The data for cost efficiency is available back to August 25, 2019.

Working with the Cost Efficiency page for AWS

HPE Consumption Analytics Portal uses the following cost and usage records to find total instance hours and the corresponding cost for the average cost per hour:

  • For AWS EC2: On-demand, Reserved Instance, Savings Plans, and Spot.
  • For AWS RDS: On-demand and Reserved Instance.

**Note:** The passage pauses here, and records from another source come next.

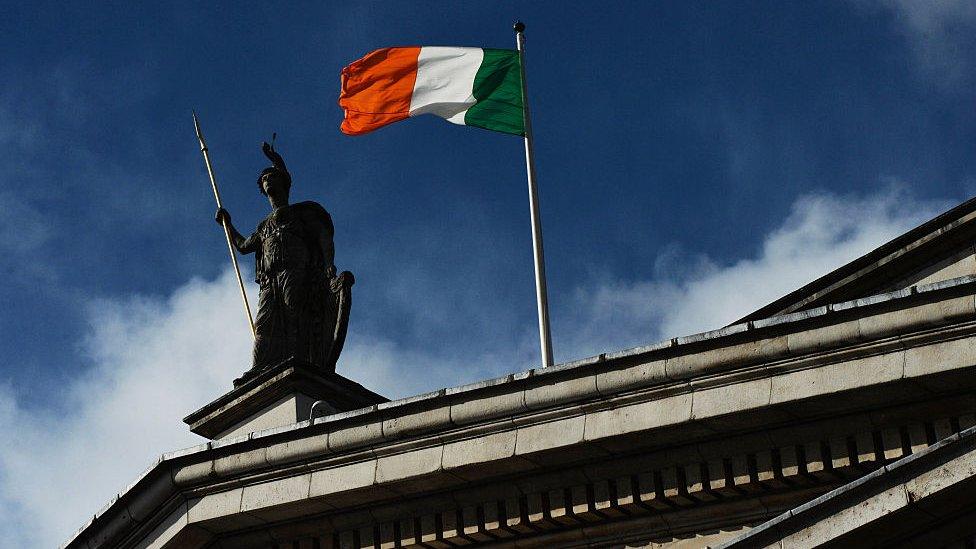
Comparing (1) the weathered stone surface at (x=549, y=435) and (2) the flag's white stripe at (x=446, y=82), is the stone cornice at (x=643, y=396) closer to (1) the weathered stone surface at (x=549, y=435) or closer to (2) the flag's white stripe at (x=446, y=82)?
(1) the weathered stone surface at (x=549, y=435)

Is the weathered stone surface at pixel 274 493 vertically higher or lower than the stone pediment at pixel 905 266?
lower

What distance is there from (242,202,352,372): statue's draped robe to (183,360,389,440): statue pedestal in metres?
0.75

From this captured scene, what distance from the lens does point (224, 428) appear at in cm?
1848

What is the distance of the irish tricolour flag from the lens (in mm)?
25000

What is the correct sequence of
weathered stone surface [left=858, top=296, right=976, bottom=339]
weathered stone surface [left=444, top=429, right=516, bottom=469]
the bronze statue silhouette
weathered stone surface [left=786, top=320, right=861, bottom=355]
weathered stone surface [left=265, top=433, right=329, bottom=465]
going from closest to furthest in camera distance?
1. weathered stone surface [left=858, top=296, right=976, bottom=339]
2. weathered stone surface [left=786, top=320, right=861, bottom=355]
3. weathered stone surface [left=444, top=429, right=516, bottom=469]
4. weathered stone surface [left=265, top=433, right=329, bottom=465]
5. the bronze statue silhouette

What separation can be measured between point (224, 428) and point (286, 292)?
74.8 inches

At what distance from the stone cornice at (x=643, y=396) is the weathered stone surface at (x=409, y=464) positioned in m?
0.04

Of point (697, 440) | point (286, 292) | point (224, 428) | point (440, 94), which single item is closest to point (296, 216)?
point (286, 292)

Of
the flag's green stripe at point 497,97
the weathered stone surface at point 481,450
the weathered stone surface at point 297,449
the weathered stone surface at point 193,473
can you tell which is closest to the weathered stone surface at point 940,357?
the weathered stone surface at point 481,450

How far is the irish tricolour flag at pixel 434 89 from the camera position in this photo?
25.0m

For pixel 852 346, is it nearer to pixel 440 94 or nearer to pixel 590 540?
pixel 590 540

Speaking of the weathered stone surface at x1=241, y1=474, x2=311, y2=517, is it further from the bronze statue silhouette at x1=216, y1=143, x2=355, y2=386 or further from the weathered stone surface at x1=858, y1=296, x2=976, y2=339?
the weathered stone surface at x1=858, y1=296, x2=976, y2=339

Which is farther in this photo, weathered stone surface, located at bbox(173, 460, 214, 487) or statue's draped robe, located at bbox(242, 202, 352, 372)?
statue's draped robe, located at bbox(242, 202, 352, 372)

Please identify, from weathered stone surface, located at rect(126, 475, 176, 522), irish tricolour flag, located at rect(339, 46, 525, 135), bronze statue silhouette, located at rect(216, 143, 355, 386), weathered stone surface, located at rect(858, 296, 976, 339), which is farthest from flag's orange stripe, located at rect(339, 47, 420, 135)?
weathered stone surface, located at rect(858, 296, 976, 339)
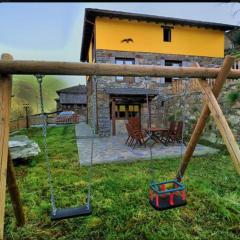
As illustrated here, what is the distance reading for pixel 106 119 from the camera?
34.5 ft

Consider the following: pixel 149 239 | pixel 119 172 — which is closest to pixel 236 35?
pixel 119 172

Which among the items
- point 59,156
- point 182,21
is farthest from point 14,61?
point 182,21

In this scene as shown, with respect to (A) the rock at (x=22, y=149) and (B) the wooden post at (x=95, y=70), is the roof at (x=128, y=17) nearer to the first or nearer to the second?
(A) the rock at (x=22, y=149)

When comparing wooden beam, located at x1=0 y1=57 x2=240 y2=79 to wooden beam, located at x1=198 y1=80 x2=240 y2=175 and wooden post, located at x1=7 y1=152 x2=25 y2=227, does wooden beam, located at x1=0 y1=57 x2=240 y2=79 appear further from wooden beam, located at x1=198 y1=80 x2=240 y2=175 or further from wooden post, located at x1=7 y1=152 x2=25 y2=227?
wooden post, located at x1=7 y1=152 x2=25 y2=227

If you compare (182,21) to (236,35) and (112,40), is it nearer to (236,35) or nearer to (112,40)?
(112,40)

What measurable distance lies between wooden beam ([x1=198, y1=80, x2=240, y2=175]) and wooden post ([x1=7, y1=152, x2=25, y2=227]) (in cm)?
230

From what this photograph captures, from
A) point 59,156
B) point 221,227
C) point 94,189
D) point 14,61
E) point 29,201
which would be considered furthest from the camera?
point 59,156

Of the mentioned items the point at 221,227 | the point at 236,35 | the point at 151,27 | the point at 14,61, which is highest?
the point at 236,35

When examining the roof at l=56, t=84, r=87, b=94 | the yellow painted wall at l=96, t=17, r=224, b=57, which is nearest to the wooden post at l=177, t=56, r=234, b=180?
the yellow painted wall at l=96, t=17, r=224, b=57

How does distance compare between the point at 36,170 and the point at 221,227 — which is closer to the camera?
the point at 221,227

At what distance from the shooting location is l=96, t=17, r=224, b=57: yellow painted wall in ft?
33.9

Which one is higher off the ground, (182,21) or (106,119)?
(182,21)

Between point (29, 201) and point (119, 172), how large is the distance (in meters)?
1.98

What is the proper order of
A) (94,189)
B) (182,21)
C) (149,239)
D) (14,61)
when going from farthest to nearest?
(182,21)
(94,189)
(149,239)
(14,61)
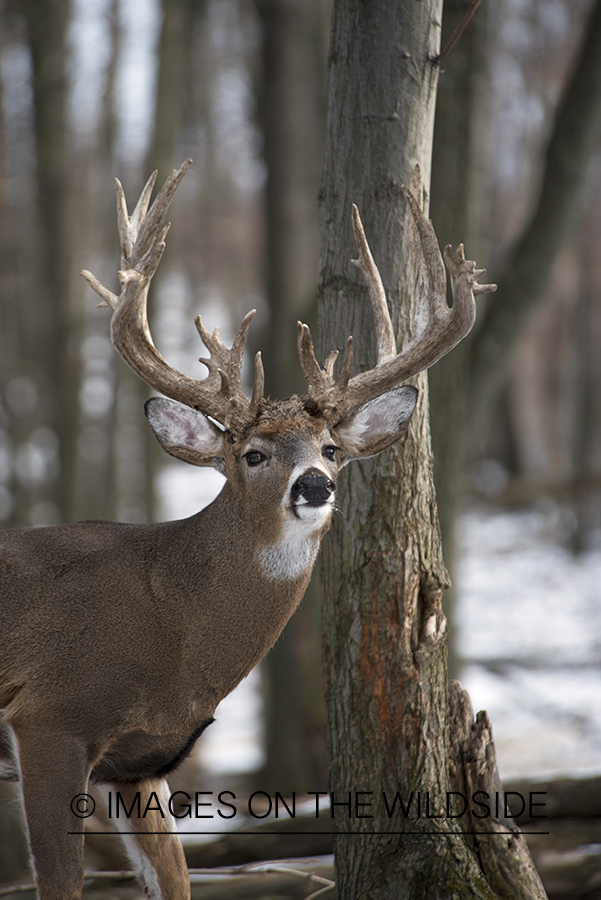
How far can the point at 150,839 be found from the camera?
3.99 meters

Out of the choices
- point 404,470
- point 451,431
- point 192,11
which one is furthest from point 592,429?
point 404,470

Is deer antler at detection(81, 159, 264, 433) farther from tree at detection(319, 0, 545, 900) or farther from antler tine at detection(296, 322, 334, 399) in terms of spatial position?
tree at detection(319, 0, 545, 900)

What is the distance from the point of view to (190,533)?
3.98m

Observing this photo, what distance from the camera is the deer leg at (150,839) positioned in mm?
3967

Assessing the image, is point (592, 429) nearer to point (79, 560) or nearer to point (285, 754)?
point (285, 754)

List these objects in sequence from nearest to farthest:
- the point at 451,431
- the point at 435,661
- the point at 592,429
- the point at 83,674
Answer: the point at 83,674 < the point at 435,661 < the point at 451,431 < the point at 592,429

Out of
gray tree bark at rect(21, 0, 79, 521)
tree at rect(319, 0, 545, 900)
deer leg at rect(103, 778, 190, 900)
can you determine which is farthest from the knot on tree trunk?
gray tree bark at rect(21, 0, 79, 521)

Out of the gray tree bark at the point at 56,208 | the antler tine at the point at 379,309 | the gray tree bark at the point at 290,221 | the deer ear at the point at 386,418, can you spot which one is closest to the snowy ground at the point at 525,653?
the gray tree bark at the point at 290,221

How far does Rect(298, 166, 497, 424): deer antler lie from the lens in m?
3.76

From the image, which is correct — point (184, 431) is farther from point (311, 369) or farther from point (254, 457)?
point (311, 369)

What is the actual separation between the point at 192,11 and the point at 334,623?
9.88 meters

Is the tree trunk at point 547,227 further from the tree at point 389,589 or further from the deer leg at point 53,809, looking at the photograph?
the deer leg at point 53,809

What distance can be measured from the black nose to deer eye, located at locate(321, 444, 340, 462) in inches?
11.1

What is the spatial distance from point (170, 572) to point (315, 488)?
0.79 metres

HPE Consumption Analytics Portal calculates the daily average cost by dividing the daily total cost by the daily total instance hours.

 

If you use the AWS Cost and Usage Billing Report (CUR) in setting up your collection, the Reserved Instance and Savings Plans all upfront and partial upfront fees are included in the total cost used in calculating the average cost per hour. If you use the legacy AWS Detailed Billing Reports (DBR), those fees are not included. Therefore, if you switch from the DBR to the CUR, the average cost per hour will be lower using the DBR data than using the CUR data. 

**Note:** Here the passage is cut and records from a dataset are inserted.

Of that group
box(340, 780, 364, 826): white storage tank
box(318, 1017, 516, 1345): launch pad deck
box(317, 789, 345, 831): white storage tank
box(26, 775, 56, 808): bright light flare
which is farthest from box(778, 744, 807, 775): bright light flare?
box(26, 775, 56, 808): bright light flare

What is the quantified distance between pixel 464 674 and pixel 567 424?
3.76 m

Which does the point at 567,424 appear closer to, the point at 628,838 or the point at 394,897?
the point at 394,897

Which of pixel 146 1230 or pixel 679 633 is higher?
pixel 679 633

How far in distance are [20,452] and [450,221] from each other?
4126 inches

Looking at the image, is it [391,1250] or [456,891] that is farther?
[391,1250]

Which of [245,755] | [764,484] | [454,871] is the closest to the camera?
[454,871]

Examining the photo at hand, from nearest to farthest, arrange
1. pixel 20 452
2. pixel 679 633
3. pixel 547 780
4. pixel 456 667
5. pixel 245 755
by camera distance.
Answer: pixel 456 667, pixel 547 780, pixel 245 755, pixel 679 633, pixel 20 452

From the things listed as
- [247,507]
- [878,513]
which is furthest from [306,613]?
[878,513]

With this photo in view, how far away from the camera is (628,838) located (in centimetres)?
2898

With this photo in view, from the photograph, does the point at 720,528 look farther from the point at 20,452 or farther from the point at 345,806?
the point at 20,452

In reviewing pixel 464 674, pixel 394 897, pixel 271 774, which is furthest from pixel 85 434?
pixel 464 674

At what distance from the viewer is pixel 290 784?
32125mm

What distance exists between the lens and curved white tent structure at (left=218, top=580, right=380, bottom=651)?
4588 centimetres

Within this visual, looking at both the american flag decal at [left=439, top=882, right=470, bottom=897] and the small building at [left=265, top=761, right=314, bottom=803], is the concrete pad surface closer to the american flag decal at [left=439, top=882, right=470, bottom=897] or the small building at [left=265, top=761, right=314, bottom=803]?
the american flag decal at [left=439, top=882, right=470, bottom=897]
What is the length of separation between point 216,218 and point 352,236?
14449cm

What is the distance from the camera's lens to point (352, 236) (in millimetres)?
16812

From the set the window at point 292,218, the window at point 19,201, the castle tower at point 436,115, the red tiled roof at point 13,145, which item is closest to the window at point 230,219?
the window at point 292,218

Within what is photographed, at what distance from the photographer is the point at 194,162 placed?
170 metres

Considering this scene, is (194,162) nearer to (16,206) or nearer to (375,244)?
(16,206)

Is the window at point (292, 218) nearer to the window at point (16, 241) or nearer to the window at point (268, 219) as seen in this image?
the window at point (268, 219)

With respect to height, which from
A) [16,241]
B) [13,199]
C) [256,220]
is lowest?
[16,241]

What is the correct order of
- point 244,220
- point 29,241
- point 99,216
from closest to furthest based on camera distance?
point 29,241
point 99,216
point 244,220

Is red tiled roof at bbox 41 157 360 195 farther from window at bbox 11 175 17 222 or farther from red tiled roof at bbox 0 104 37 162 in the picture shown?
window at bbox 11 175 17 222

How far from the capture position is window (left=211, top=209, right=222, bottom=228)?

The Detailed Billing Reports feature in AWS is deprecated in favor of the Cost and Usage Report.  It is unavailable for new AWS customers as of July 2019.

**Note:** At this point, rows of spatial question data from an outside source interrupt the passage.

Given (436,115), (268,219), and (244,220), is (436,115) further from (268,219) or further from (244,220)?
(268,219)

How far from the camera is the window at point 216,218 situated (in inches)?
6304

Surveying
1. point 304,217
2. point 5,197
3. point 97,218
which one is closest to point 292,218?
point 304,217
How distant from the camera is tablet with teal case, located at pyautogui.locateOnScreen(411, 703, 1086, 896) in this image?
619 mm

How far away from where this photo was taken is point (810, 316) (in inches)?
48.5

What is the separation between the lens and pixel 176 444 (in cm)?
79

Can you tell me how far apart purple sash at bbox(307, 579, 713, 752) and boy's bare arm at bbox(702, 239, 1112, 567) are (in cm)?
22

Working with the Cost Efficiency page for Azure 

HPE Consumption Analytics Portal uses the following cost and usage records to find total instance hours and the corresponding cost for the average cost per hour: 

  • For Azure Virtual Machine: On-demand, Reserved Instance, and Spot. The software license cost is not included. 
  • For Azure SQL Database: On-demand and Reserved Instance. Services include Azure SQL Database, Azure Database for MySQL, Azure Database for MariaDB, and Azure Database for PostgreSQL. Only database services metered by vCore, not DTU, are included in the calculation. 

 

  • If the source data was delayed from Azure, or later updated by Azure, the data for the past 7 days may not reflect the actual average cost and instance hours.
  • The cost efficiency data is computed based on Azure EA collection data only. 

 

Currently, HPE Consumption Analytics Portal uses the billing data from the Actual Cost data set.  A future enhancement to use the billing data from the Amortized data set will include the Reserved Instance upfront fee.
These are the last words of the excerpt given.